ROBERTO FEGA, Echoes From The Planet

Un’apocalisse domestica, sorvegliata, la rivolta che inizia dentro la stanza del compositore, contro  la realizzazione delle profezie di 1984 di Orwell: “Tutto svaniva nella nebbia. Il passato veniva cancellato, la cancellazione dimenticata, e la menzogna diventava verità”.

Bruciamo tutti al fuoco dello schermo nell’epoca (che uno scrittore di cui ero amico ha definito in modo puntuale) dell’autismo corale. Bruciamo tutti in una lenta agonia che poco ha di epico, mentre il mondo fuori è ancora e sempre in fiamme. Suona come una lama questo lavoro del sound artist e polistrumentista Roberto Fega, incastonata nella roccia dell’attualità. Creature fantastiche, voci catturate nella realtà e ricontestualizzate in una selva elettronica rarefatta ed onirica, una raccolta di, appunto, echi dal pianeta Terra, come un audiogiornale o un blob in cui la parte video spetta alla nostra immaginazione. Aprire gli occhi, chiuderli verso dentro, come suggeriva il poeta messicano Octavio Paz: e allora macerie, ipermercati come templi della desolazione americana, la democrazia (?) che avanza come il cemento, sirene, fumogeni, guerra, pubblicità. Come se su un vhs dove sono state registrati talk show, telefilm, news, il tempo avesse imposto il suo inesorabile dominio di ruggine e deriva, lasciando echi, distorsioni, ombre, apparizioni.

VOCI PRESENTATE
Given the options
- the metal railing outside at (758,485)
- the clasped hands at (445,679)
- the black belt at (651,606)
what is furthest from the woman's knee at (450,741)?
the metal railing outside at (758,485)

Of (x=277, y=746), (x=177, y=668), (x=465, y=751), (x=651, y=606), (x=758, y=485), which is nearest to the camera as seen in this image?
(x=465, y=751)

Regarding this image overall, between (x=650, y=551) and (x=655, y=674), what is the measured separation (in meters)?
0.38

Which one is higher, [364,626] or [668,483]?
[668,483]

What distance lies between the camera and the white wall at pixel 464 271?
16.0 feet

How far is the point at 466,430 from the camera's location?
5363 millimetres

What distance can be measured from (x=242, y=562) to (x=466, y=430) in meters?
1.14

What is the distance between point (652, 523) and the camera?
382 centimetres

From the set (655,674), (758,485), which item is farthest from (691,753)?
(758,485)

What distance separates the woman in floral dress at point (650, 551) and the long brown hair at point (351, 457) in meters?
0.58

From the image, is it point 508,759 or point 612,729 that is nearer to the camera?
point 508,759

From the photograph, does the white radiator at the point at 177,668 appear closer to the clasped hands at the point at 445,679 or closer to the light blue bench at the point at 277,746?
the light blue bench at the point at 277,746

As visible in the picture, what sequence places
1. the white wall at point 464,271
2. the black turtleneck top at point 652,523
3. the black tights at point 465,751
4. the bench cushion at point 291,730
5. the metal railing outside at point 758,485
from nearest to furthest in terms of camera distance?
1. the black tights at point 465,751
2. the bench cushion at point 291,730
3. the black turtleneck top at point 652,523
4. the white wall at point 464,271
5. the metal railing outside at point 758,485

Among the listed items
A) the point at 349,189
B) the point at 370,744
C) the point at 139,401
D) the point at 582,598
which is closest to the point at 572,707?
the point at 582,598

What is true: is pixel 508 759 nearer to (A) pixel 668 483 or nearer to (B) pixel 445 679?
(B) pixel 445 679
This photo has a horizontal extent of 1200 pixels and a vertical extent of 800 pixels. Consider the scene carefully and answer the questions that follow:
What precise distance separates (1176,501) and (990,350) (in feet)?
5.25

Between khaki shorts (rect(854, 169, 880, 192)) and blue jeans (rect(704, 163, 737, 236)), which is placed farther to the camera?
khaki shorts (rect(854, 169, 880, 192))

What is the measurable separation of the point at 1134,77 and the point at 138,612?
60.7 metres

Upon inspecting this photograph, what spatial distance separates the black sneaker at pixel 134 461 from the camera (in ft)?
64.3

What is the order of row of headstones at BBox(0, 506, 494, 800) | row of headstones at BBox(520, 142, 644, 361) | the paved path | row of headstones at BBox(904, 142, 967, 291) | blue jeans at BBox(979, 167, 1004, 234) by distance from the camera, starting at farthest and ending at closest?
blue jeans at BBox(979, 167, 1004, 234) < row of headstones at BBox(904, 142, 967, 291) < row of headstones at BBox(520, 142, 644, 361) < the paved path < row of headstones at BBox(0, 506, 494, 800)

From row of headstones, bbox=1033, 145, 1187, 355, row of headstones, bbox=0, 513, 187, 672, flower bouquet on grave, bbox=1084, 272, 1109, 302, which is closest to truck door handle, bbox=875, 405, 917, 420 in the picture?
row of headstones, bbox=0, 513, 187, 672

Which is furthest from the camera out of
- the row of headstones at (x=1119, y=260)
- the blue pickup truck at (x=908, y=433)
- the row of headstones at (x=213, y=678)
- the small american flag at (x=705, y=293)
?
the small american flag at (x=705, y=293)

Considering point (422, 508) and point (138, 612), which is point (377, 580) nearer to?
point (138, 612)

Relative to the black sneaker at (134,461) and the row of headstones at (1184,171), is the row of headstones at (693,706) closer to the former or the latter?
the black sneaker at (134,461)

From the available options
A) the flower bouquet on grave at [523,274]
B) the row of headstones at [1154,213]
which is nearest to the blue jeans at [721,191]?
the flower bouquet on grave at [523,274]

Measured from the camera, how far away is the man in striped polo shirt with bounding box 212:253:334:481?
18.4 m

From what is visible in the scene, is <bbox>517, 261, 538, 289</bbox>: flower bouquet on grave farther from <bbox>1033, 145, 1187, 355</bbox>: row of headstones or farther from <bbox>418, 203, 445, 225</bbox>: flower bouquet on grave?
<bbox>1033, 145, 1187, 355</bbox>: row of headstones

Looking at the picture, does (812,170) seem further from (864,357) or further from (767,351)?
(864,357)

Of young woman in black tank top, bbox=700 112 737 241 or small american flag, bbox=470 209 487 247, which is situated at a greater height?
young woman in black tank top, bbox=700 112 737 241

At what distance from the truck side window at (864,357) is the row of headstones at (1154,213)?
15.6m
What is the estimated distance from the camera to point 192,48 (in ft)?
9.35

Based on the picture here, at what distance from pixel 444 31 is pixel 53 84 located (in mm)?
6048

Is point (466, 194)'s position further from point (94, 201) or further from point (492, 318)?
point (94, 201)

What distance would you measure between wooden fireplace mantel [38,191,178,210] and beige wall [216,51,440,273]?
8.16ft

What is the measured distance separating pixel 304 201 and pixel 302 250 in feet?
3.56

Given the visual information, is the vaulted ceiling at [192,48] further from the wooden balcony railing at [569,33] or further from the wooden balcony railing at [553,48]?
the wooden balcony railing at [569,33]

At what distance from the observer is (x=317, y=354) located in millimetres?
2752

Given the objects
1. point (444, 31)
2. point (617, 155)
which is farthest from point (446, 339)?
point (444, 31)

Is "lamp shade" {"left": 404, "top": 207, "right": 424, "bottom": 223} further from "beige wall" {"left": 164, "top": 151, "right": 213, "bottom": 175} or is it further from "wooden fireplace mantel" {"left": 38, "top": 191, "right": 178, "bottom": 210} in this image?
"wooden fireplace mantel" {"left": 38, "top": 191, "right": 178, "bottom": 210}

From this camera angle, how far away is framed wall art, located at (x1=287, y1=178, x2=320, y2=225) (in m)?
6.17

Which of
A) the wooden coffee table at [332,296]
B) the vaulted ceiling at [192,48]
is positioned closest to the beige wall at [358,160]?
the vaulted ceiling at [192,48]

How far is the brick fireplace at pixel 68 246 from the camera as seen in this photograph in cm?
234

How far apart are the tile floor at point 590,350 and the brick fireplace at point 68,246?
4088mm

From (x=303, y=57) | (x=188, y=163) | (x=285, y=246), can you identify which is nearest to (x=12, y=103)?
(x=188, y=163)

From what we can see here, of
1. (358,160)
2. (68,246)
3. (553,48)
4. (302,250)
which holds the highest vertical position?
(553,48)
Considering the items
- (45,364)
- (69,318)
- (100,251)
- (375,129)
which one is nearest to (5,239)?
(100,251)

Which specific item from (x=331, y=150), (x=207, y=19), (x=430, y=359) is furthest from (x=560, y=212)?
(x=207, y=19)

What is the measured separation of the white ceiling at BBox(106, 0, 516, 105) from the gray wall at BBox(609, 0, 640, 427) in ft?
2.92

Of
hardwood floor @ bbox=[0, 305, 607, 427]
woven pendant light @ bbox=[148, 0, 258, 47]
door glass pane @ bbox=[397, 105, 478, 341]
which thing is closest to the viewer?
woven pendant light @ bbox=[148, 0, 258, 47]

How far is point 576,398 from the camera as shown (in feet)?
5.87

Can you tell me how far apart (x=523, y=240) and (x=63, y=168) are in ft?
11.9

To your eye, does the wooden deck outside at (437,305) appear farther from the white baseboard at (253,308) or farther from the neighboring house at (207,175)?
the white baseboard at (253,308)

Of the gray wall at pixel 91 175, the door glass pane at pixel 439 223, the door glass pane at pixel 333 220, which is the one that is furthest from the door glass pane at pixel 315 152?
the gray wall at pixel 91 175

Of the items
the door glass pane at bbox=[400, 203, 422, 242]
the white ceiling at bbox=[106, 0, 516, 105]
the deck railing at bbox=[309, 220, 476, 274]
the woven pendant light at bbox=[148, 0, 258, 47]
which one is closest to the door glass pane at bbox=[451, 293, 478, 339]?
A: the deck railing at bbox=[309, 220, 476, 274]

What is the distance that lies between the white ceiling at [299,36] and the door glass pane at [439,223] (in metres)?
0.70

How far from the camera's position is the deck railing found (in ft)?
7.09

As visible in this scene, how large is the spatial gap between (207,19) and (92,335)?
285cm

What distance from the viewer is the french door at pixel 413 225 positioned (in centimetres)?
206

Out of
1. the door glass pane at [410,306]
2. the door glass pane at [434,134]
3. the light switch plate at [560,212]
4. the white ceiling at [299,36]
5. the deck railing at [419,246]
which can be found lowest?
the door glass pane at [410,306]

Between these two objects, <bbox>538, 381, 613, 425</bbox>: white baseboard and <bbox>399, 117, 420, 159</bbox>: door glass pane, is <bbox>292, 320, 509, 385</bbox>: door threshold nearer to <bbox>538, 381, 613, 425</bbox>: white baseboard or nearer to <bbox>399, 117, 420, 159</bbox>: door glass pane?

COMPITI DA SVOLGERE
• a. Nella recensione di Echoes From The Planet, quale poeta messicano suggeriva di aprire gli occhi e chiuderli verso dentro?
• b. Prosegui la recensione di Echoes From The Planet a partire dalla frase che chiude con "ombre, apparizioni."
Le voci sono materiale a parte, distinto dalla recensione.

RISPOSTE AI COMPITI
• a. Octavio Paz.

• b.
Un uso personale e non didascalico delle voci umane, come suoni trovati, e un’architettura mobile eppure solida e coesa delle composizioni, tutte basate esclusivamente sull’uso di campionamenti e digitale, rendono questo ascolto un viaggio. Un volo in quota sulle rovine dell’Anthropocene (ottima la traccia omonima), senza pose hipster da elettronica in alta definizione e senza l’ansia di suonare per forza attuale, riuscendo comunque a esserlo grazie a una ricerca personale e al rovistare nelle discariche per costruire, utilizzando  sibili, rimbrotti, apnee da batterie esauste, fibrillazioni: un lavoro ecologico e politico, dove a farla da padrone sono libertà creativa, economia di mezzi ed una lingua sobria, asciutta, in grado di portarti ad osservare voragini che paiono stranamente accoglienti. E così ci sporgiamo sul bordo di un abisso familiare, rassicurante, di disastri che già sappiamo (perché  intimo e universali insieme), cullati da questi nove dispacci dal fronte, quasi cronache di resistenza al dominio dell’oppressore e dell’ovvio, come se l’ambient, l’elettroacustica, il dub ed il punk trovassero un inaudito punto di contatto proprio qui, in questo disco anarchico, magnetico, ribelle e lirico: un magnifico prototipo di elettronica in opposition, un manuale su come far suonare caldo e vivo il glitch.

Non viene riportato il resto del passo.